Dans une première étude, nous avons tenté d’évaluer les limites du système perceptif en matière d’extraction de l’information statistique en travaillant sur de fines différences acoustiques (Etude #1). Au fil des années, une partie de plus en plus importante de la littérature s’est développée, soutenant que la formation des catégories phonologiques reposait sur l’extraction des régularités statistiques existant dans la production des phonèmes. Cependant, en aucun cas la question des limites que pouvait imposer le système perceptif n’a été posée. Pour ce faire, nous avons décidé de déterminer dans quelle mesure l’exposition à une grande variabilité de stimuli séparés par de fines différences acoustiques pouvait conduire à l’amélioration des capacités de discrimination d’un contraste spécifique.

Par la suite, nous avons sommes concentrés sur la question des modifications de la PC suite à un entraînement. L’idée principale était de déterminer dans quelle mesure un entraînement centré sur une valeur particulière du continuum et mettant en jeu un contraste (i.e., opposition entre deux stimuli) pouvait avoir un impact sur la PC. Pour ce faire, nous avons commencé par entraîner des participants à identifier (Etude #2) des stimuli autour de trois frontières non-phonologiques (-30, -45 et -60 ms DEV).

Ensuite, nous avons entraîné d’autres participants à discriminer (Etude #3) des stimuli autour de deux frontières non-phonologiques (-30 et -45 ms DEV). Les modifications perceptives étaient évaluées sur différents paramètres qui caractérisent la PC (voir Introduction – La Perception Catégorielle) chez des adultes normo-entendant. Nos hypothèses reposaient sur l’idée selon laquelle, plus on s’éloigne de la frontière phonologique, plus les modifications perceptives seraient difficiles. Toutefois, les discontinuités perceptives pourraient interagir, facilitant ainsi les changements.

Sur base des résultats de ces études, nous nous sommes intéressés à la malléabilité de la perception catégorielle chez des enfants de troisième maternelle et de deuxième primaire (Etude #4). Dans ce cas, nous avons décidé d’entraîner les enfants à identifier des stimuli autour de la frontière phonologique du français (0 ms DEV) et autour d’une frontière non-phonologique (-30 ms DEV). L’idée sous-jacente était que les enfants, et plus particulièrement ceux qui n’avaient pas encore appris à lire, puissent être plus sensibles aux modifications perceptives imposées par leur environnement.
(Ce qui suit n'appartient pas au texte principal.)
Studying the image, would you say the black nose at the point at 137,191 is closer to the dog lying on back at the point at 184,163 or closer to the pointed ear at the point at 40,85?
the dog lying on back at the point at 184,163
Par la suite, la question des entraînements auditifs comme source de changements chez les enfants et adultes normo-entendant s’est élargie aux pathologies et notamment dans les troubles spécifiques du langage (Etude #5). En effet, il est reconnu que ces enfants présentent des difficultés dans la perception des sons de parole et notamment du voisement. Dans cette étude, nous avons donc tenté de restructurer la PC au moyen d’un entraînement basé sur une tâche de discrimination. Malgré leur difficulté sévère à traiter le matériel auditif, ces enfants ne présentent pas des troubles de l’audition. Nous nous attendions donc à une amélioration de leurs habilités à percevoir le voisement.

Enfin, nous nous sommes interrogés sur les facteurs qui pouvaient contribuer, en plus des séances d’entraînement, à la consolidation des représentations phonologiques en mémoire. Parmi ceux-ci, la littérature dans le domaine visuel et moteur indique que le sommeil contribue à consolider ce qui a été appris. Nous avons donc décidé de nous intéresser aux rôles et aux bénéfices du sommeil dans la consolidation des apprentissages auditif chez des adultes normo-entendant (Etude #6).